Multiproxy investigation of sediment core AF-0731 from the Mendeleev Rise revealed several epochs of high bioproductivity corresponding to climate amelioration and surface water mass warming in the Arctic. During these periods, sediments became enriched in carbonate microfossils as well as in coarsegrained ice- and iceberg-rafted debris (IRD) that precipitated from melting sea ice and icebergs. Variability in the δ18О composition of planktic foraminifers also reflects glacial-interglacial periodicity. Low δ18О values correspond to glacial epochs and, especially, glacial terminations with strong meltwater inputs. Increased δ18О values characterize interglacial epochs of sea-level rise and growing salinity due to enhanced water exchange with neighboring oceans. The 87Sr/86Sr ratio was measured in foraminifers from basal core layers, and their SIS-age was estimated at 670 + 50 ka. Sedimentation rates at AF-0731 core site on the Mendeleev Rise varied between 0.4 and 0.6 cm/kyr.

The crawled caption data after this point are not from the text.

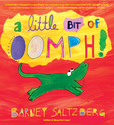 Jacket Image For: A Little Bit of Oomph!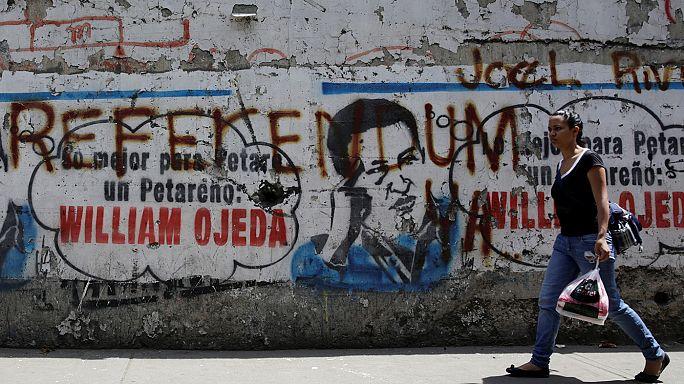 Venezuela: Opposition defiant despite setback in Maduro referendum push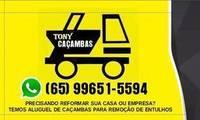 Logo Tony Caçambas em Vista Alegre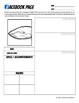 Blue Whale -- 10 Resources -- Coloring Pages, Reading & Activities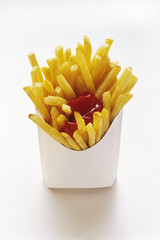French Fries in White Fast Food Box with Ketchup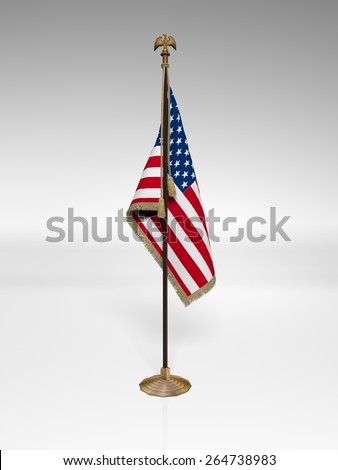 American Flag on stand isolated on white background - stock photo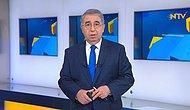 Mikrofonu Açık Kalan Oğuz Haksever, Türk Medya Tarihine Geçti: 'Ne Yaslısı Be, Canına Okumuşsun'
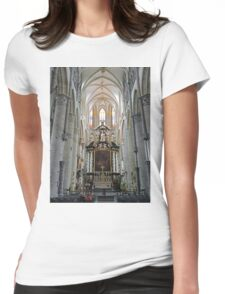 Interior, St Nicholas's church, Ghent, Belgium Womens Fitted T-Shirt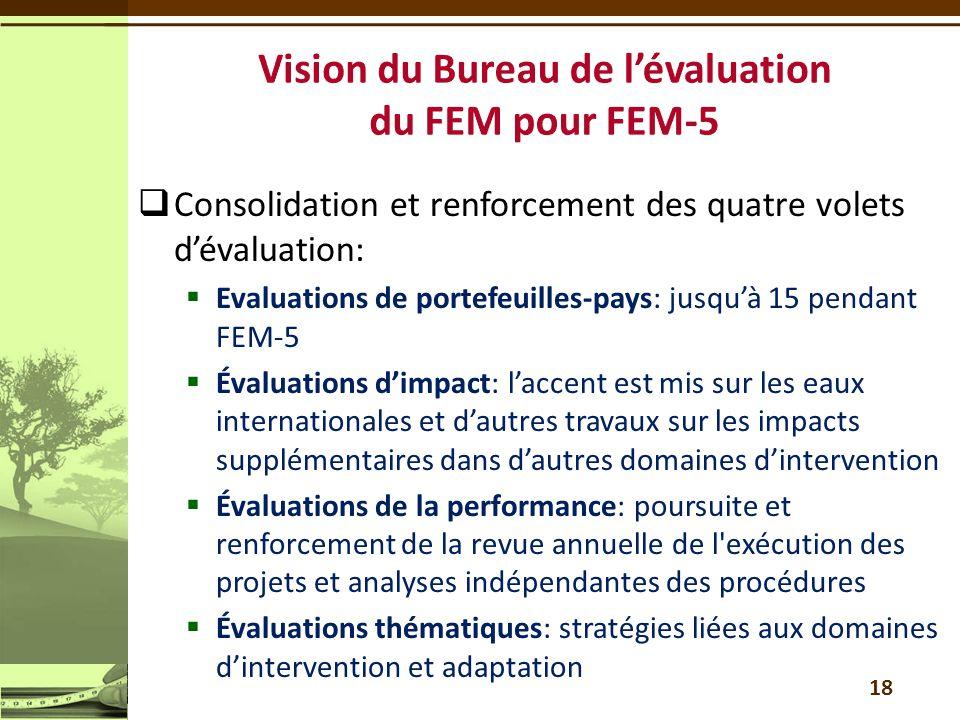 Vision du Bureau de l'évaluation du FEM pour FEM-5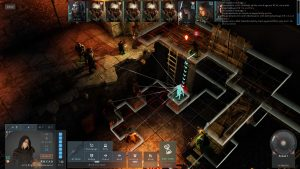 Solasta: Crown of the Magister Gets New Trailer, Developer Interview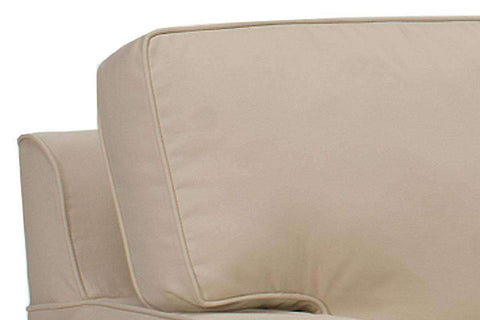 Slipcovered Furniture Nantucket Slipcover Loveseat
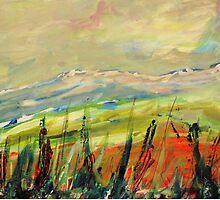 The Blue Ridge. by Martin Kirkwood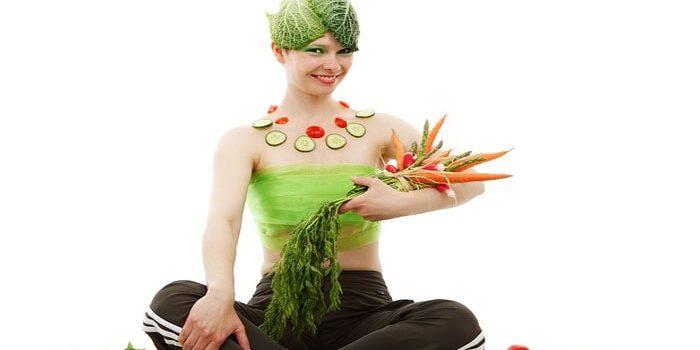 6 razlogov za veganstvo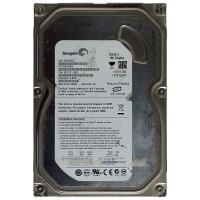 Жесткий диск -ST3160215SCE-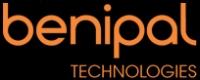 Benipal Logo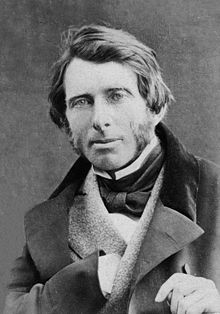 John Ruskin - Foto autore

Late Pleistocene-Holocene events on the continental slope of the Laptev Sea: Evidence from benthic and planktonic foraminiferal assemblages

This work is dedicated to the study of benthic and planktonic foraminifers and is a contribution to the multidisciplinary investigations of Core PS51/154-11 from the Laptev Sea. The paleoecological analysis of foraminiferal assemblages makes it possible to reconstruct in detail environmental changes on the western continental margin of the Laptev Sea during the Late Pleistocene and Holocene. The examined core dated by the AMS radiocarbon method is divided into intervals that reflect main stages in the regional evolution for the last 17.6 k.y.: early deglaciation, Bølling–Allerød warming, Younger Dryas cooling, transition to the Interglacial, Holocene climatic optimum, Middle-Late Holocene. The presence of subpolar planktonic foraminifers and benthic species Cassidulina neoteretis (Tappan) provides grounds to reconstruct for the continental slope area stages of the enhanced activity of subsurface Atlantic-derived water in the intervals of 12.0–14.7 and 0.6–5.4 ka. The benthic assemblage reflects changes in depositional environments related to the postglacial transgression and also climatic change impacts affecting bioproductivity. The events defined on the basis of foraminifers are correlated with climatic oscillations and changes in circulation of water masses.

Pleistocene Sediment Sequence of the Southern Lomonosov Ridge, Arctic Ocean: Preliminary Stratigraphic Subdivision Based on Iceberg-Rafted Debris and Benthic Foraminiferal Records

Two sediment cores retrieved from the southern Lomonosov Ridge (LR) in 2007 (core ALR07-26C from the top of the ridge, water depth 1359 m, and core ALR07-15C from the base of Geophysicists’ Spur, water depth 2500 m) were investigated for lithology (wt % > 63 μm, terrigenous lithic grains >500 μm) and microfossils. Prominent peaks of coarse-grained material in ALR07-26C represented largely by quartz and clastic rocks are regarded as inputs of ice and, especially, iceberg-rafted debris (IRD) of Eurasian origin. In accordance with previously obtained evidence from age-constrained cores from the central LR, the highest peak 4 is correlated with the MIS 6–5 boundary and the disintegration of the Saalian ice sheet. The three younger IRD peaks are provisionally correlated with the MIS 5–4, MIS 4–3, and MIS 2–1 boundaries, respectively. Small peaks of coarse-grained material in ALR07-15C dominated by various rocks in contrast represent local material transported by downslope slides mixed with some IRD. No calcareous microfossils occur in the cores, but only agglutinated benthic foraminifers are found. In ALR07-26C, they correlate with IRD-rich layers, which correspond to glacial terminations with more open-sea ice conditions and, probably, higher productivity in the sea-ice marginal zone. The Cyclammina-dominated assemblage in ALR07-26C below IRD peak 4 supports the proposed age estimate for this peak (MIS 6–5), as similar foraminiferal assemblages in other LR cores are recorded in sediments of MIS 7–9 and older. Younger assemblages show a transition from a Recurvoides-dominated assemblage in the early Late Pleistocene to a more “oligotrophic” recent assemblage with a predominance of Reophax and Rhabdammina.